This document provides a comprehensive reference for the modules/Grafana_GKE Terraform module. It covers architecture, IAM, configuration variables, Grafana-specific behaviours, and operational patterns for deploying Grafana on Google Kubernetes Engine (GKE) Autopilot.
1. Module Overview
Grafana GKE is a wrapper module built on top of App GKE. It uses App GKE for all GCP and Kubernetes infrastructure provisioning and injects Grafana-specific application configuration via Grafana Common.
Key Capabilities:
- Compute: GKE Autopilot Deployment or StatefulSet, 1 vCPU / 2 Gi by default with Horizontal Pod Autoscaling.

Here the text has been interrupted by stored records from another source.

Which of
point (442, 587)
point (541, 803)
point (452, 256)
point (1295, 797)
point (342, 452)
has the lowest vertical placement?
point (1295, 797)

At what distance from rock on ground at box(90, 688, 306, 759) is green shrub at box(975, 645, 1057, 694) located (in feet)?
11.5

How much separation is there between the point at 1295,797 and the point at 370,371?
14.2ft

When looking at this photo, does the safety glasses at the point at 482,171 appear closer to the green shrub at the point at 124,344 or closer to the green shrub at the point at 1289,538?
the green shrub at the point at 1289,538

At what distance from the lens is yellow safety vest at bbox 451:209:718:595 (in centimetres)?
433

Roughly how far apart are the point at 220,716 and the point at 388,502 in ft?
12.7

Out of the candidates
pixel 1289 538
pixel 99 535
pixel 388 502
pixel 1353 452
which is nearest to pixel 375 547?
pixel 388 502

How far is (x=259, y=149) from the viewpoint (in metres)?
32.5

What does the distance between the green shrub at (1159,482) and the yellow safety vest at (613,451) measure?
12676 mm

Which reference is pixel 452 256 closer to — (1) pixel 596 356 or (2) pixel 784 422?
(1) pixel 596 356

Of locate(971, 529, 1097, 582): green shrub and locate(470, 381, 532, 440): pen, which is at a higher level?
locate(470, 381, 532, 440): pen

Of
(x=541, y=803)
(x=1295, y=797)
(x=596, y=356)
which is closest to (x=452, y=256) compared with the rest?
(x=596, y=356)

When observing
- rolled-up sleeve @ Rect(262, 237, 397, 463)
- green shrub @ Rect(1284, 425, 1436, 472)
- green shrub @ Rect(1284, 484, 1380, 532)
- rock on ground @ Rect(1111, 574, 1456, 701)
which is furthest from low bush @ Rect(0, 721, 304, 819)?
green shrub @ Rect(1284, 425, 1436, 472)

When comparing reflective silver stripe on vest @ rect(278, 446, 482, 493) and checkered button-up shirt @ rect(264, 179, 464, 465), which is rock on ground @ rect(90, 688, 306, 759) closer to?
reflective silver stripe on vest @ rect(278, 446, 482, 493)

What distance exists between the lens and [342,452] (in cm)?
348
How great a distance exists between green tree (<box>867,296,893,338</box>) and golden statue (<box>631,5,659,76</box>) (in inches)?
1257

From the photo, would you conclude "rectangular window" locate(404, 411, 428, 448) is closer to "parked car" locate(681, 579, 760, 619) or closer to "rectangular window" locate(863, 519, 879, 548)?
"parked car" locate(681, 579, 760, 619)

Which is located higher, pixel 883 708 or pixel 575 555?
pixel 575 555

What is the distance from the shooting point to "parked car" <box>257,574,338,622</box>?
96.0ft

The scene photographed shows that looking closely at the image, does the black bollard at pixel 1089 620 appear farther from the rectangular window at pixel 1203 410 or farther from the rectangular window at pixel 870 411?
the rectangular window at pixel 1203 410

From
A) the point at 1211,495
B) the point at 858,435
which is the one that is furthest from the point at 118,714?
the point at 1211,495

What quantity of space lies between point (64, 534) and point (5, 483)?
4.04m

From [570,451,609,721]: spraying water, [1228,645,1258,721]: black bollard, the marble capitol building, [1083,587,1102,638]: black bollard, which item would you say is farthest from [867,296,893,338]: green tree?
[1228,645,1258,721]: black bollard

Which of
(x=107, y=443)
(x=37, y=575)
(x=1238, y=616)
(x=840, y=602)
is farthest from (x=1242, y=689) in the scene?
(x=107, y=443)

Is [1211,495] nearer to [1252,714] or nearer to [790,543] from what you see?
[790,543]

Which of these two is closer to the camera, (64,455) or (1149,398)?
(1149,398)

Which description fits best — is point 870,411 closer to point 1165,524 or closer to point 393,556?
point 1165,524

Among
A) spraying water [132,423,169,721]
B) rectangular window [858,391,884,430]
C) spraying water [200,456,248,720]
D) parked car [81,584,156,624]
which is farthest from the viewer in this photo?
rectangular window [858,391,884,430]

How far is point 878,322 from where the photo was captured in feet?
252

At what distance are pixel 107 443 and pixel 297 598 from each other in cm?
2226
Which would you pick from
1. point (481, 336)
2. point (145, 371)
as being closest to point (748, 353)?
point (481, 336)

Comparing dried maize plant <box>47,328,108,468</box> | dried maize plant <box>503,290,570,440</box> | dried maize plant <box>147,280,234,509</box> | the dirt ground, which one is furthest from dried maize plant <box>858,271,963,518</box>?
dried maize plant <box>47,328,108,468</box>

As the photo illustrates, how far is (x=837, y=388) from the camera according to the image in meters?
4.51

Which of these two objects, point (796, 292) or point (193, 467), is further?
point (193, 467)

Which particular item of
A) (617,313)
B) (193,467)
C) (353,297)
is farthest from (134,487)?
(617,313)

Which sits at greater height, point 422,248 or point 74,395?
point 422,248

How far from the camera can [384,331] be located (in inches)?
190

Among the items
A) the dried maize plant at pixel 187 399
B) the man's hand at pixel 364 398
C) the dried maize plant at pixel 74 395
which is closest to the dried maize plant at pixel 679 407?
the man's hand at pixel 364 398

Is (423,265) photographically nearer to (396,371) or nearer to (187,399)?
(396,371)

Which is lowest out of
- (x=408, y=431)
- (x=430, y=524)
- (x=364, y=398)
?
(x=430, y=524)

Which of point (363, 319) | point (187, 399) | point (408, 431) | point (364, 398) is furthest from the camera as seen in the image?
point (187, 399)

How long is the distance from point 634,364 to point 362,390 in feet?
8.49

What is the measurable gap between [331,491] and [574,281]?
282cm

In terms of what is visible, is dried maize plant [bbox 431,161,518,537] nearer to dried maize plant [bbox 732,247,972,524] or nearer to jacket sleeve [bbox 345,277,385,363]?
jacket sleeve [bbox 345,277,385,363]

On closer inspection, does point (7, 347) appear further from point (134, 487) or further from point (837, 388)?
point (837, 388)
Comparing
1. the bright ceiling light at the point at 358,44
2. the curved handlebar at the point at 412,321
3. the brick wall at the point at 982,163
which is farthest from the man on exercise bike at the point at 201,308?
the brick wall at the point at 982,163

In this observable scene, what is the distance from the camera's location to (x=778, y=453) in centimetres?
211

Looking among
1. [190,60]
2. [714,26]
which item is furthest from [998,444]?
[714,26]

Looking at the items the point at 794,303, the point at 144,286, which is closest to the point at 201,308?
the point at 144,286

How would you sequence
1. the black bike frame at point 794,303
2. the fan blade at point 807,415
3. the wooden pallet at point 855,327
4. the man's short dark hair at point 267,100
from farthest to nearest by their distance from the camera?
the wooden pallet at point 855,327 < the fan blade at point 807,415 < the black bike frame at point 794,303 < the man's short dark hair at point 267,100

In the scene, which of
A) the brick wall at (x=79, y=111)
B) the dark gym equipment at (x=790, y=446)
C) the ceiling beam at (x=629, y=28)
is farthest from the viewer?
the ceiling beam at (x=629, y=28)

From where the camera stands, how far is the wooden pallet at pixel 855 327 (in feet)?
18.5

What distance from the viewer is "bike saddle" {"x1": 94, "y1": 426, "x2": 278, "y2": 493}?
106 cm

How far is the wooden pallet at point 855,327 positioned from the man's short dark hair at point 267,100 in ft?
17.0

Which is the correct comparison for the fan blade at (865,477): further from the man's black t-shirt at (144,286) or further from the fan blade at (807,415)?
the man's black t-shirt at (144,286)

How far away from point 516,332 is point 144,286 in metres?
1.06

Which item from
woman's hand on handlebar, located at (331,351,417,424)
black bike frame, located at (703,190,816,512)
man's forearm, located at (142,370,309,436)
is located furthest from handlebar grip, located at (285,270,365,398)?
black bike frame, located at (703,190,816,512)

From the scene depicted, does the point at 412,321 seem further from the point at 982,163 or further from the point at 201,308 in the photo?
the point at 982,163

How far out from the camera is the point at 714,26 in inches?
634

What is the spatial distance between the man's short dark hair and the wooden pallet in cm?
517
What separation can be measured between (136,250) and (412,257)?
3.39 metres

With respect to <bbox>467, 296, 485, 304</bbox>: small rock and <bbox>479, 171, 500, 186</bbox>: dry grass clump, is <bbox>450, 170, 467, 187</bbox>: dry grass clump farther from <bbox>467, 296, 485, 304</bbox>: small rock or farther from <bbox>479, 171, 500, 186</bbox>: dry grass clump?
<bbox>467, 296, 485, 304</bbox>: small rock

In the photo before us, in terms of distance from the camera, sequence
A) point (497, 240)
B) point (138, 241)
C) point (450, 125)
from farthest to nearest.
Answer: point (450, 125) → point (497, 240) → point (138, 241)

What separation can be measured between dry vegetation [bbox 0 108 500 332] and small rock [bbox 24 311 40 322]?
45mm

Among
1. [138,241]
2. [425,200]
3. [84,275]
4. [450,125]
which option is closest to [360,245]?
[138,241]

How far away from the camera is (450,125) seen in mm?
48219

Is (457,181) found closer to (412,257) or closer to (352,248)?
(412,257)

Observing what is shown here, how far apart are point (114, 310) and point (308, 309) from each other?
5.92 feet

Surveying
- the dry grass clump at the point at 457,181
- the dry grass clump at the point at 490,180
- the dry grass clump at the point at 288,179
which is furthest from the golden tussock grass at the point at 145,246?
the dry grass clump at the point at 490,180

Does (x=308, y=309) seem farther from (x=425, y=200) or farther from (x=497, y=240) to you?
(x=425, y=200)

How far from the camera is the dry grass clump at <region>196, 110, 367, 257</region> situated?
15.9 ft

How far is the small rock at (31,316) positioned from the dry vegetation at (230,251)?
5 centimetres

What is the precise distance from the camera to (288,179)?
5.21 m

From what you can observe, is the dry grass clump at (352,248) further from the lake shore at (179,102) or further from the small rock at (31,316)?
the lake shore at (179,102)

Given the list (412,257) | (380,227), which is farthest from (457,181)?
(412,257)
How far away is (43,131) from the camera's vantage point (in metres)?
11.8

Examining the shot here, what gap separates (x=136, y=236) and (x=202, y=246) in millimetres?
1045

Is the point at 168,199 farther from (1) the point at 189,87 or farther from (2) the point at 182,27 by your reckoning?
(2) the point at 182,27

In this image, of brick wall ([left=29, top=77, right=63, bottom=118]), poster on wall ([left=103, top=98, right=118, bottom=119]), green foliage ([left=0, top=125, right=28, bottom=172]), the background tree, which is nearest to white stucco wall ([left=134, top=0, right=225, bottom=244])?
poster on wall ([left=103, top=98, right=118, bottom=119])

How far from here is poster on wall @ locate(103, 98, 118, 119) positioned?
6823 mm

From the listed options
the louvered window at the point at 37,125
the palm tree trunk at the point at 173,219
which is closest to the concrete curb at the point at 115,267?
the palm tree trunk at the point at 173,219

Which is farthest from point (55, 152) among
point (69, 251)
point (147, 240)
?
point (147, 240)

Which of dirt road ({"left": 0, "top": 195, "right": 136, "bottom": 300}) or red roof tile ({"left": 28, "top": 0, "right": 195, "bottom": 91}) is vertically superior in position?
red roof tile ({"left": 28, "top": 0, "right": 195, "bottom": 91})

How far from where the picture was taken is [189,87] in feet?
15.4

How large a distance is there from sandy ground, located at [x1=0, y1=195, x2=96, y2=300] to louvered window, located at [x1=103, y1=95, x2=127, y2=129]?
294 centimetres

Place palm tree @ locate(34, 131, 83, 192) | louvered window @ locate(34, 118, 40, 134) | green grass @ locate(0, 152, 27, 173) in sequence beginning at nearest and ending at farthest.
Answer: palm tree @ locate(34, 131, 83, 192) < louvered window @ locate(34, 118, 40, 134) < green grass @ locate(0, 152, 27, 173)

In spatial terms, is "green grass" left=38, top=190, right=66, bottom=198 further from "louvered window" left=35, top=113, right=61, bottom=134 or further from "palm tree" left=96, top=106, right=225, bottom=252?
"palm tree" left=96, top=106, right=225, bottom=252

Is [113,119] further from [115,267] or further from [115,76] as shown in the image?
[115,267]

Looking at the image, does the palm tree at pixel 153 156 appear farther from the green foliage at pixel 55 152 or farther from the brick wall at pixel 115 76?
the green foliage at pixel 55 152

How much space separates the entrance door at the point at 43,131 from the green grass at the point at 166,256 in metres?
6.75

- Data Persistence: Cloud SQL PostgreSQL 15 as the Grafana application database. The module automatically injects
GF_DATABASE_TYPE=postgres to prevent Grafana from falling back to SQLite.
- Storage: StatefulSet PVCs (optional, for local Grafana data), GCS Fuse volumes, and NFS mounts for sharing dashboards and plugins across pods.
- Security: Inherits Cloud Armor WAF, IAP (OAuth 2.0), Binary Authorization, and VPC Service Controls from
App GKE.
- CI/CD: Cloud Build custom image pipeline by default; Cloud Deploy progressive delivery optional.
- Reliability: Health probes target
/api/health. PodDisruptionBudget is enabled by default.
Key difference from Grafana CloudRun: The GKE variant uses Kubernetes-native scaling (HPA), persistent volume claims for StatefulSet deployments, Workload Identity instead of service account key files, and startup_probe_config/health_check_config variables (in addition to the startup_probe/liveness_probe variables from the Common module).
2. IAM & Access Control
Grafana GKE delegates all IAM provisioning to App GKE. Grafana pods access Cloud SQL via the Cloud SQL Auth Proxy sidecar (enable_cloudsql_volume = true by default) and Workload Identity.
GF_DATABASE_TYPE injection: grafana.tf merges { GF_DATABASE_TYPE = "postgres" } into the environment_variables map. This is required — without it Grafana defaults to SQLite even when all other GF_DATABASE_* variables are present.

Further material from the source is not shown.